Quanto à segunda diferença, também esta de relevo, relaciona-se com a sua falta de liquidez – tratando-se de obrigações a 10 anos, o reembolso do capital só seria possível ao fim de 10 anos, a efetuar em maio de 2016 – o reembolso antecipado só seria possível a partir do 5º ano, e sujeito a acordo prévio do Banco de Portugal.
No caso em apreço, a Ré desvalorizou por completo tal informação, ao afirmar-lhe que “poderia dispor do capital investido quando assim o entendesse”, o que não é, de todo, verdade.
Enquanto nos depósitos a prazo, o dinheiro poderia ser resgatado, em qualquer altura, por mera manifestação de vontade perante o banco. Com efeito, ainda que não totalmente disponíveis, qualquer banco admite a sua mobilização antecipada ou resgate sendo a contrapartida da perda de juros Vasco da Gama Lobo Xavier e Maria Ângela Coelho, “Acórdão do Supremo Tribunal de Justiça de 5 de março de 1987 – Depósito Bancário a prazo, levantamento antecipado – Anotação, RDE nº14, 1988, pp. 281-315. Nestas “Obrigações ... 2006”, a disponibilização do capital estaria sempre dependente do seu “endosso” a terceiros o que pressupunha a existência de interessados na respetiva aquisição, endosso este que poderá até ter ocorrido com alguma facilidade durante algum tempo, até a situação financeira da emitente ser tornada pública.

EXCERTOS DOS REGISTOS:
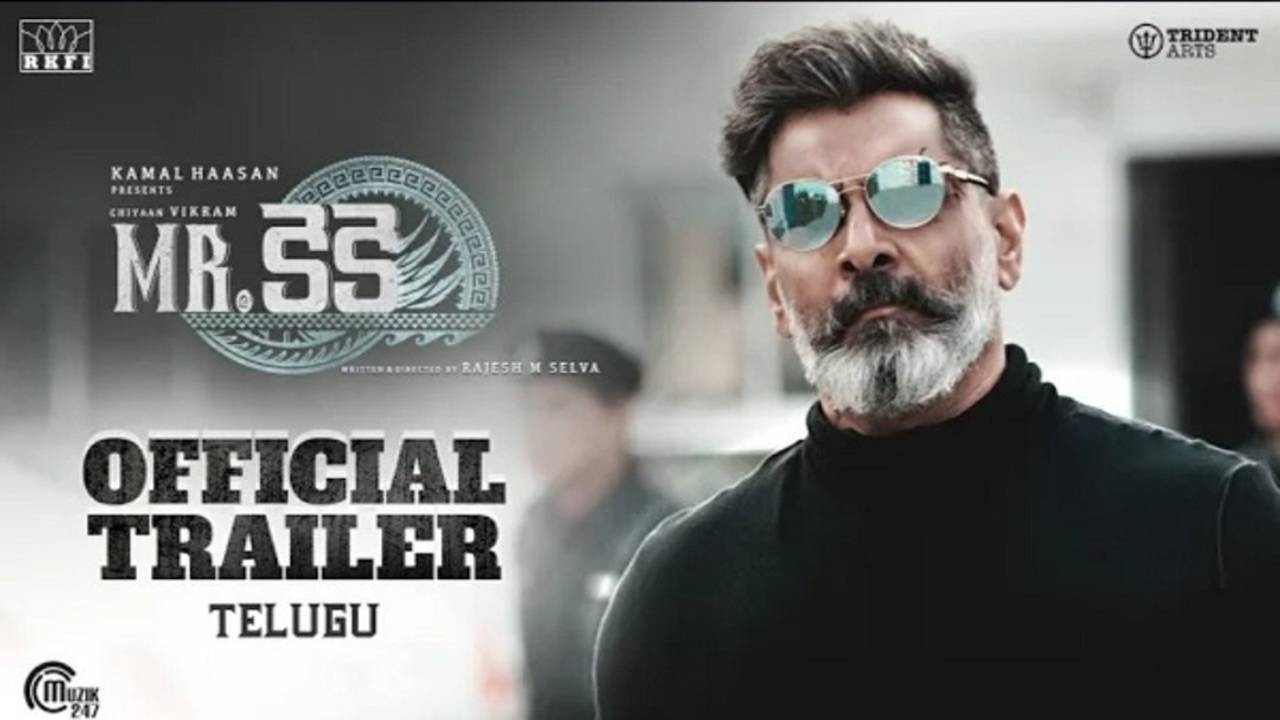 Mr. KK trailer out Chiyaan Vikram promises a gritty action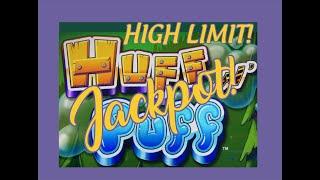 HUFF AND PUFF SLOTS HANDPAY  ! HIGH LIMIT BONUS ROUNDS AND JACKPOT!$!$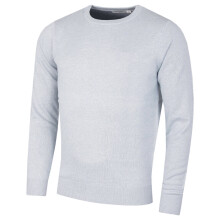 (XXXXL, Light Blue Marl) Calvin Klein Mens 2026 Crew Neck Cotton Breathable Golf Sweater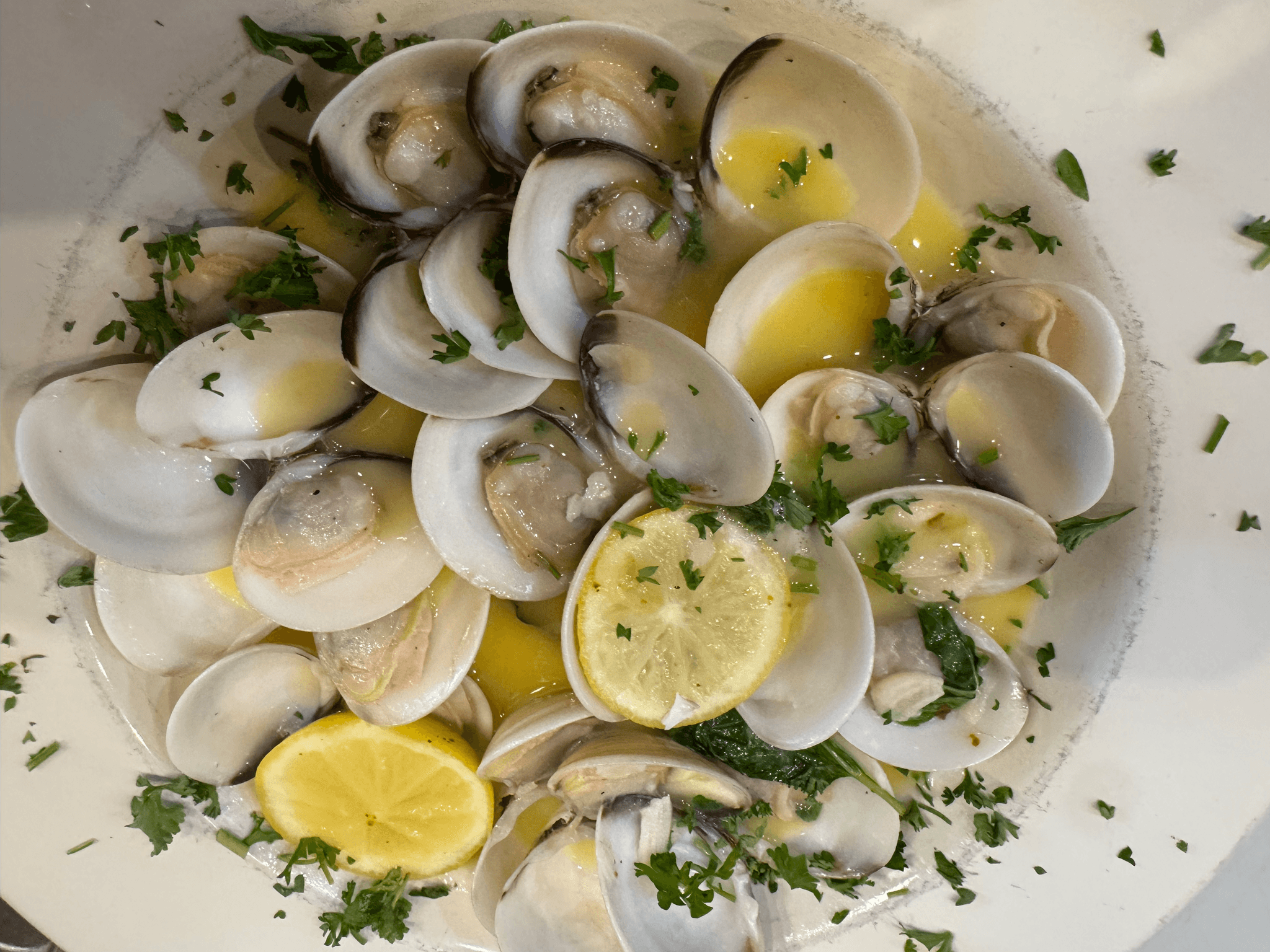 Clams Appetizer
...
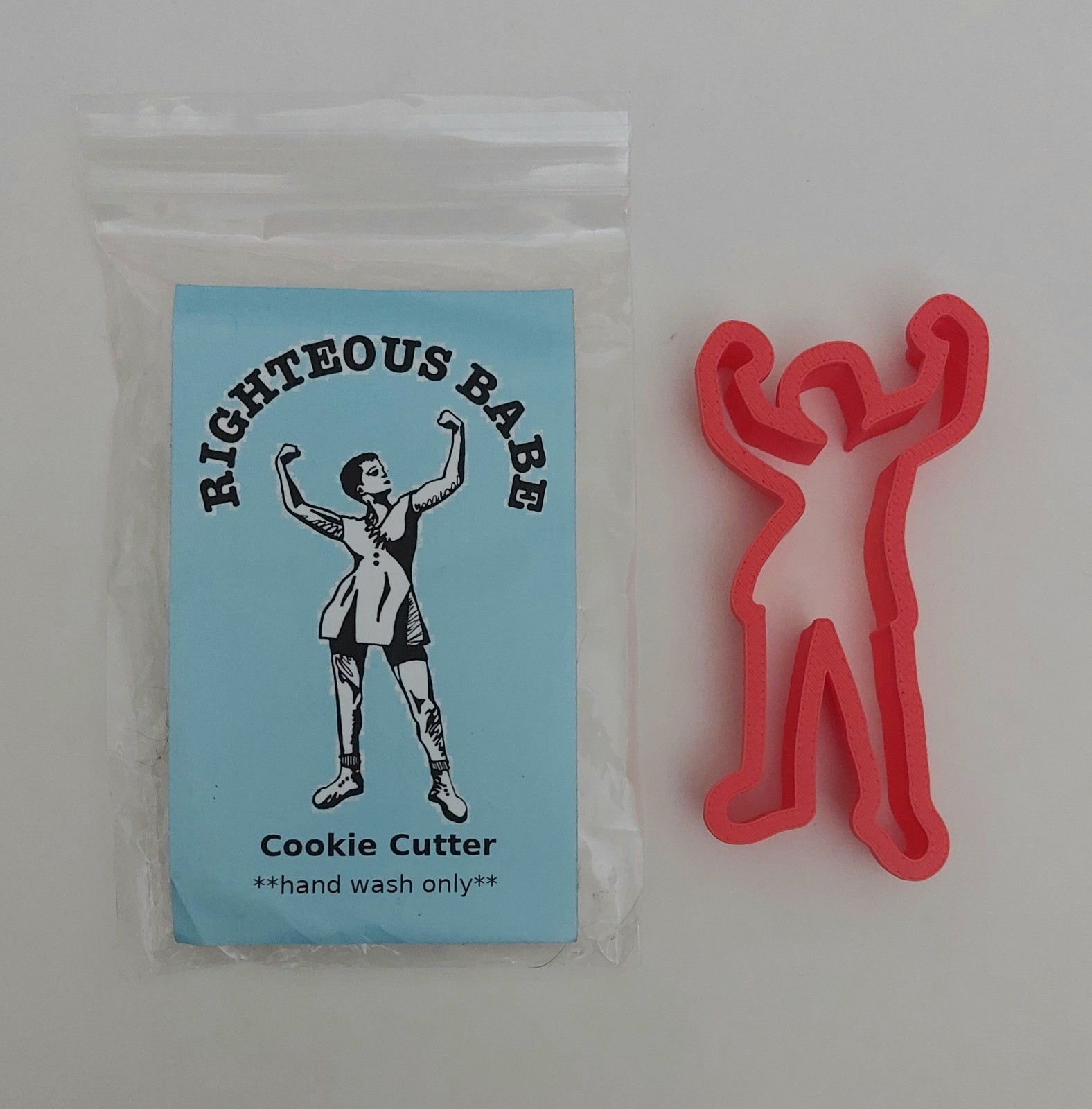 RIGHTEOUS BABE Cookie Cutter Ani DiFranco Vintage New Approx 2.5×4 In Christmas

O QUE FAZER:
#1 Responda a estas perguntas com base no texto sobre as obrigações:
(a) Em que data seria efetuado o reembolso do capital das obrigações a 10 anos?
(b) A partir de que ano seria possível o reembolso antecipado, e a que condição estava sujeito?
(c) Nos depósitos a prazo, qual é a contrapartida da mobilização antecipada ou do resgate?
#2 Indique se cada afirmação está de acordo com o texto sobre as obrigações e cite as palavras que o decidem:
(a) O reembolso antecipado das obrigações dependia de acordo prévio do Banco de Portugal.
(b) Nos depósitos a prazo, o dinheiro só podia ser resgatado no fim do prazo.
(c) Nas obrigações, a disponibilização do capital dependia do endosso a terceiros.
#3 Prolongue o texto sobre as obrigações e os depósitos a prazo a partir do ponto em que termina.

RESPOSTAS DO EXERCÍCIO:
#1
(a) Em maio de 2016.
(b) A partir do 5º ano, sujeito a acordo prévio do Banco de Portugal.
(c) A perda de juros.

#2
(a) Sim: «sujeito a acordo prévio do Banco de Portugal»
(b) Não: «o dinheiro poderia ser resgatado, em qualquer altura, por mera manifestação de vontade perante o banco»
(c) Sim: «a disponibilização do capital estaria sempre dependente do seu “endosso” a terceiros»

#3
De qualquer modo, o potencial investidor teria sempre o direito a conhecer todos os dados da questão para que pudesse ele próprio “avaliar” o risco envolvido na operação e decidir se estava, de facto, por mínimo que fosse (e não era), disposto a corrê-lo.
Como salienta Sofia Nascimento Rodrigues, o risco existirá sempre. “A proteção a conferir aos investidores não pode, naturalmente, eliminar os riscos próprios de cada mercado nem garantir o resultado económico do investimento. Mas pode e deve permitir aos investidores identificarem esses riscos e valorizá-los na sua concreta configuração “A Protecção dos Investidores em Valores Mobiliários”, CMVM, Almedina, p. 34.”. Desde que o investidor esteja defendido contra vícios de informação posta ao seu dispor, é sobre ele que recai o ónus da decisão.
A decisão do investidor pode ser errada, mas tem de ser uma decisão esclarecida. A lei e o mercado devem assegurar ao investidor a informação necessária para o habilitar dos conhecimentos necessários que lhe permitam tomar, por si próprio, uma decisão de investimento esclarecida Sofia Nascimento Rodrigues, obra citada, pp. 33-34.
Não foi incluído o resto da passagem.